O QUE FAZER:
1. Diga se cada afirmação concorda com o trecho sobre laboratórios vivos, respondendo sim ou não e citando as palavras do trecho que decidem: (a) Eindhoven é descrita como uma região de terras agrícolas ricas; (b) o Living Lab Habitat fica em Vitória, no Espírito Santo; (c) o Amazonas Living Lab junta empresas e setor público.
2. Digite de novo, sem mudar nada, os registros desde a linha que contém "Is the small" até o fim dos registros, com essa linha inclusa.

TRECHO ESCOLHIDO:

Iniciativas na cidade holandesa de Eindhoven, uma região de terras agrícolas pobres e recursos de matéria-prima escassos, são exemplos de grande colaboração entre atores. “As pessoas tiveram que gerar uma renda: a única maneira de sobreviver e crescer era fazer isso juntas”, aponta a pesquisadora. “Como os desafios de hoje são considerados complexos e interconectados, a cooperação se torna ainda mais importante”, assevera.
Laboratórios vivos no Brasil – No Brasil, destacam-se o Living Lab Habitat, que estrutura uma rede de projetos sociais, de educação, de pesquisa & desenvolvimento e de extensão universitária em Vitória, no Espírito Santo.
O Amazonas Living Lab é outro exemplo de laboratório vivo que integra empresas e setor público na cooperação com organizações de pesquisa e usuários dirigidos a aumentar o valor econômico, ambiental e social relacionados à cultura de inovação tecnológica e educação ambiental na região amazônica.

RECORTE DOS DADOS:
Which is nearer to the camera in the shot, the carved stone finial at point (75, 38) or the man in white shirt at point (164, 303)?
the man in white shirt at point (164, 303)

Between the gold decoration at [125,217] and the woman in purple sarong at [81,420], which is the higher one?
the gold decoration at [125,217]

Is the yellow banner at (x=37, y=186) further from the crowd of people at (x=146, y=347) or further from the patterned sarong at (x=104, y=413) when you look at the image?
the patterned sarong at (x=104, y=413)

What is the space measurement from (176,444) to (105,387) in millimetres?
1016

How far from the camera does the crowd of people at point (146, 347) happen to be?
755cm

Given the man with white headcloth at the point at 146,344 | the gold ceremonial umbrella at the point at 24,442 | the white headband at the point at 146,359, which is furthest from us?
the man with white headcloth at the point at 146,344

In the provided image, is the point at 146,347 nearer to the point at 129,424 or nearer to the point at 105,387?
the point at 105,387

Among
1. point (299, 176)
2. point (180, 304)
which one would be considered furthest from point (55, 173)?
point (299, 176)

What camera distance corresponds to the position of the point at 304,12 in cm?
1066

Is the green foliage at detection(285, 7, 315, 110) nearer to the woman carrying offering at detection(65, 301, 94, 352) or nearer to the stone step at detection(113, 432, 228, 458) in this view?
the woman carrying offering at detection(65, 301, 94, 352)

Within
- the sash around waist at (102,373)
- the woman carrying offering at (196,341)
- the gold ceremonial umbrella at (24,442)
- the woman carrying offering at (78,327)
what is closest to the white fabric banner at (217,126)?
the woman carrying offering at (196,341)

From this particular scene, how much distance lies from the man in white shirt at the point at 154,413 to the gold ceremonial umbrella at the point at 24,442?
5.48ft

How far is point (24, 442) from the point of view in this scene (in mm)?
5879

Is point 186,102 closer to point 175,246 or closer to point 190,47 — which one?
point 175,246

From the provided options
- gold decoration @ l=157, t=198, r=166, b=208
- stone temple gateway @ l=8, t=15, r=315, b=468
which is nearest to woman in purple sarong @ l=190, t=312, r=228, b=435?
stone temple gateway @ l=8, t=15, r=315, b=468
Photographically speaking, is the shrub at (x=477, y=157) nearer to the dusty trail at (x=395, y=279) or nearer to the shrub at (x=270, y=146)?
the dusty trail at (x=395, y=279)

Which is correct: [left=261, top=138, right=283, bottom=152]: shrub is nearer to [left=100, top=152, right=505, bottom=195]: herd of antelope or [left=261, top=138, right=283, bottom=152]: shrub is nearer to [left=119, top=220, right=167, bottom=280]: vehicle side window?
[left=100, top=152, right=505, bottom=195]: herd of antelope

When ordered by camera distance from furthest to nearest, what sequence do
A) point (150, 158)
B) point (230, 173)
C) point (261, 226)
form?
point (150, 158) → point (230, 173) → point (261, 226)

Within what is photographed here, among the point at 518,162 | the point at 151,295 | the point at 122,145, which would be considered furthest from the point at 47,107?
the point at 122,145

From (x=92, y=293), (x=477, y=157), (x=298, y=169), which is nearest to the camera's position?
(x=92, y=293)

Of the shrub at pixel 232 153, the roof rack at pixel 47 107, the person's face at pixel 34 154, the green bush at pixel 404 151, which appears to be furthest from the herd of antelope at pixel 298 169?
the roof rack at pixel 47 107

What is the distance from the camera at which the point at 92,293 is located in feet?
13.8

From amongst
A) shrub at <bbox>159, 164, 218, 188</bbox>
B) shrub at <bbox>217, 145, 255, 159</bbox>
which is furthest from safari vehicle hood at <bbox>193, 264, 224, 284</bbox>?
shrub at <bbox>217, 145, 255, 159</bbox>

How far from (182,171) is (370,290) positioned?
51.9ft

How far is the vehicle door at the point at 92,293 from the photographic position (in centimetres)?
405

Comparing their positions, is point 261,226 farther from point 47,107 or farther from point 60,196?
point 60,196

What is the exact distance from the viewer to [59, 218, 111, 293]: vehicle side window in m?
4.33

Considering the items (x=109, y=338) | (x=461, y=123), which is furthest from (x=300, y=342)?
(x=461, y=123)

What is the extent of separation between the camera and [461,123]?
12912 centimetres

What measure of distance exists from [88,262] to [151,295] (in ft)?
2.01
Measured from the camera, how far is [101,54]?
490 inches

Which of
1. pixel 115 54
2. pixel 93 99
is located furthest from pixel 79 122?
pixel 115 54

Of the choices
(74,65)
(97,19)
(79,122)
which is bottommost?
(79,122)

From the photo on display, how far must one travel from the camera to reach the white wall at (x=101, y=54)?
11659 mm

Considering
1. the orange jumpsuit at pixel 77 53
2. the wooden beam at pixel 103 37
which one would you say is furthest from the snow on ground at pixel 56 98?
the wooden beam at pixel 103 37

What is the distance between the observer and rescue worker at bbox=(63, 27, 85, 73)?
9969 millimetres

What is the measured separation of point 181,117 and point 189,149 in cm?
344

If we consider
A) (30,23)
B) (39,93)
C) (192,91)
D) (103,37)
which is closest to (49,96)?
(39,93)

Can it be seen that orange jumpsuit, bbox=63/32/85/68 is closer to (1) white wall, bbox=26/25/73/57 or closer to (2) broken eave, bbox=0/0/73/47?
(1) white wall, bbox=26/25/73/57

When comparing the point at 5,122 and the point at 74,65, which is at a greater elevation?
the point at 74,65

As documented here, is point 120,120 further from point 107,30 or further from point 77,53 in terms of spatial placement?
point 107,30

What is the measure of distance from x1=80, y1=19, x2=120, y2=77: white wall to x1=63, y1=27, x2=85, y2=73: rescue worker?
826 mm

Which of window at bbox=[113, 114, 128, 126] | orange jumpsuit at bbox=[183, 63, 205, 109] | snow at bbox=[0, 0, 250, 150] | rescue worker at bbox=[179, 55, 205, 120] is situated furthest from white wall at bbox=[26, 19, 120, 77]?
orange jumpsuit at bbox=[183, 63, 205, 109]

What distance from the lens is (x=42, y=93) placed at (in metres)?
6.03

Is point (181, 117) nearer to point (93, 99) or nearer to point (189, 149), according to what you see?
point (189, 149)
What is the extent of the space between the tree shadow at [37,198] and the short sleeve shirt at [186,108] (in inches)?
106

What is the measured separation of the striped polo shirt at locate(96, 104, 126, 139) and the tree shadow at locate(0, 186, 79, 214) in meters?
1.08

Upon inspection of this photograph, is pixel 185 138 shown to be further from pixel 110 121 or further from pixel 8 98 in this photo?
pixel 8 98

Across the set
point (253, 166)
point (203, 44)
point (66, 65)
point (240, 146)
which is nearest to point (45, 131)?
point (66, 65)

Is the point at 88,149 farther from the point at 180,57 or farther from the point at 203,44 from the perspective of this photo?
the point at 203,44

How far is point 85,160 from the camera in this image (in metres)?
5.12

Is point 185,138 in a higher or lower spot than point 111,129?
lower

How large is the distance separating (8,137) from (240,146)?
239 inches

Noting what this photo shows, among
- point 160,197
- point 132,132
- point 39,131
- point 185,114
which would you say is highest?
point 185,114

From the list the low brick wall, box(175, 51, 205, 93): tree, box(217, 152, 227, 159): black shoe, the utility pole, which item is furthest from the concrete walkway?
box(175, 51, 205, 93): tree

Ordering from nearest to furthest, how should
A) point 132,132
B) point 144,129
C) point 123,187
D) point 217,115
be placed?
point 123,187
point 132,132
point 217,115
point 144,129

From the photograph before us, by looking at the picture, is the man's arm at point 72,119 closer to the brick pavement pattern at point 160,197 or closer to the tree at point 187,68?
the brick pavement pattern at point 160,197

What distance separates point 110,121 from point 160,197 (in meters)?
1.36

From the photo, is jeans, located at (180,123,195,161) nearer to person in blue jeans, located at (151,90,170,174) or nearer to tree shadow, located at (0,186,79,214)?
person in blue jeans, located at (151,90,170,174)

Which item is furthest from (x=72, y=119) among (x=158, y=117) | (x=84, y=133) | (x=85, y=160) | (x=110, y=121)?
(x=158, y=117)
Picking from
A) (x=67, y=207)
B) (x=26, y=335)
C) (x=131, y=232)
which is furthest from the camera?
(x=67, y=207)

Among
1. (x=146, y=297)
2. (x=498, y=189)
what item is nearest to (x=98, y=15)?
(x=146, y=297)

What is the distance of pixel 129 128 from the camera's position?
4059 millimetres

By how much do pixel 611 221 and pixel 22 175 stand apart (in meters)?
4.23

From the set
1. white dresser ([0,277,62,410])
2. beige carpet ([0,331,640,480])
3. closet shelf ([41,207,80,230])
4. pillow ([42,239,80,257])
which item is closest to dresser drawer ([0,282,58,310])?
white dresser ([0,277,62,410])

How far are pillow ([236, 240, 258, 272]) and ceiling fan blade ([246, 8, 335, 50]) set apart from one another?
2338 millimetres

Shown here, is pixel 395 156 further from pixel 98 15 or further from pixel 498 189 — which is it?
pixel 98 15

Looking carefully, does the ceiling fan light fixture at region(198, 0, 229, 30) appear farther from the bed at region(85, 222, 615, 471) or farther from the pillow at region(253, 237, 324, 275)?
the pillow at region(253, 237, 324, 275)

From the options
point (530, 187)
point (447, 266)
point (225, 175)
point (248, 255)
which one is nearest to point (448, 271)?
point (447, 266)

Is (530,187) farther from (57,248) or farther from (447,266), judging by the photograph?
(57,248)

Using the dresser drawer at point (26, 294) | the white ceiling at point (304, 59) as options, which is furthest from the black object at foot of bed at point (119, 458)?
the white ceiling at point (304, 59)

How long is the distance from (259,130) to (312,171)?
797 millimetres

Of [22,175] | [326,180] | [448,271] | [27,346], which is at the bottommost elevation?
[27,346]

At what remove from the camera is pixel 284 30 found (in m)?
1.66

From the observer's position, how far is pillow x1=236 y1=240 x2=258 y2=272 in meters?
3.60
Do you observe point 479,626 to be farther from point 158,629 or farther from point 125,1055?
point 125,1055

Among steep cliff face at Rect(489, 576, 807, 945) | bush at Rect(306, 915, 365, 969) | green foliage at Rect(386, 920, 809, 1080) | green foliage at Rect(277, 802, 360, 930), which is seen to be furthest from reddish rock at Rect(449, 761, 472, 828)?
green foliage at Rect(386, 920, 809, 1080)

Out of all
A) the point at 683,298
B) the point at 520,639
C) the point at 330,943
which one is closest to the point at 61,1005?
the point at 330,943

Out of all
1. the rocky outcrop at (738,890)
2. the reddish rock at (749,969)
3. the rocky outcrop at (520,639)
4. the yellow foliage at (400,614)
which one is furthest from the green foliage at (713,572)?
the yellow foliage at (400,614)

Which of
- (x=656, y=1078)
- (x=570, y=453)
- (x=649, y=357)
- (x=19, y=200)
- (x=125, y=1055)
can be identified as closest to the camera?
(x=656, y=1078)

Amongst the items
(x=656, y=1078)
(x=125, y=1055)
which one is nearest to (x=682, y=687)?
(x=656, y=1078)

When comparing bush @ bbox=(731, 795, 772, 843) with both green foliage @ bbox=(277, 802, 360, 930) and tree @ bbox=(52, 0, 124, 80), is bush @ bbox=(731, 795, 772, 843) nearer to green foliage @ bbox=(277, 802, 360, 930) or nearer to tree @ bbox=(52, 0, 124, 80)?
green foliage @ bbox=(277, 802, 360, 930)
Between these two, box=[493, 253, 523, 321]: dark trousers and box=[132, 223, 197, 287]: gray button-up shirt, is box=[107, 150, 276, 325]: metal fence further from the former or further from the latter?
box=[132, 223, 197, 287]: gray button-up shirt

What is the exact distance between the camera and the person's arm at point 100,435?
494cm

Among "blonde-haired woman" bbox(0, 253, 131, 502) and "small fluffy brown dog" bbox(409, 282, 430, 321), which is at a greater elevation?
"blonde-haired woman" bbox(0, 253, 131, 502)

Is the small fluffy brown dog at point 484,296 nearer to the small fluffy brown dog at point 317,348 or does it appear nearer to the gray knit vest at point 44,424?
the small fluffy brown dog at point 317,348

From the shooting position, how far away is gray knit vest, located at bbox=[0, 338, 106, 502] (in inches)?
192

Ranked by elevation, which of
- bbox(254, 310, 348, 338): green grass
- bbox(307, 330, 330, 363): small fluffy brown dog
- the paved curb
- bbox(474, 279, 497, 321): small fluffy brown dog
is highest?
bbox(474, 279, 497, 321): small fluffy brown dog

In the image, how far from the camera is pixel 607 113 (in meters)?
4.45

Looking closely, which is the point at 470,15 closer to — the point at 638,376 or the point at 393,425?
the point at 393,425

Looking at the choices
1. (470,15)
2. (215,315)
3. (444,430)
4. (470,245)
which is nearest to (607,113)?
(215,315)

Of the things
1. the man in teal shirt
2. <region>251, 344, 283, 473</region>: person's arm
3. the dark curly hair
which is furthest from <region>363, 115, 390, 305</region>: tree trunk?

RESPOSTAS RESOLVIDAS:
1.
(a) Não: "uma região de terras agrícolas pobres e recursos de matéria-prima escassos".
(b) Sim: "em Vitória, no Espírito Santo".
(c) Sim: "integra empresas e setor público".

2.
Is the small fluffy brown dog at point 484,296 nearer to the small fluffy brown dog at point 317,348 or does it appear nearer to the gray knit vest at point 44,424?
the small fluffy brown dog at point 317,348

From the shooting position, how far away is gray knit vest, located at bbox=[0, 338, 106, 502] (in inches)?
192

Ranked by elevation, which of
- bbox(254, 310, 348, 338): green grass
- bbox(307, 330, 330, 363): small fluffy brown dog
- the paved curb
- bbox(474, 279, 497, 321): small fluffy brown dog
is highest?
bbox(474, 279, 497, 321): small fluffy brown dog

In the image, how far from the camera is pixel 607 113 (in meters)?
4.45

Looking closely, which is the point at 470,15 closer to — the point at 638,376 or the point at 393,425?
the point at 393,425

Looking at the choices
1. (470,15)
2. (215,315)
3. (444,430)
4. (470,245)
which is nearest to (607,113)?
(215,315)

Of the things
1. the man in teal shirt
2. <region>251, 344, 283, 473</region>: person's arm
3. the dark curly hair
which is furthest from <region>363, 115, 390, 305</region>: tree trunk?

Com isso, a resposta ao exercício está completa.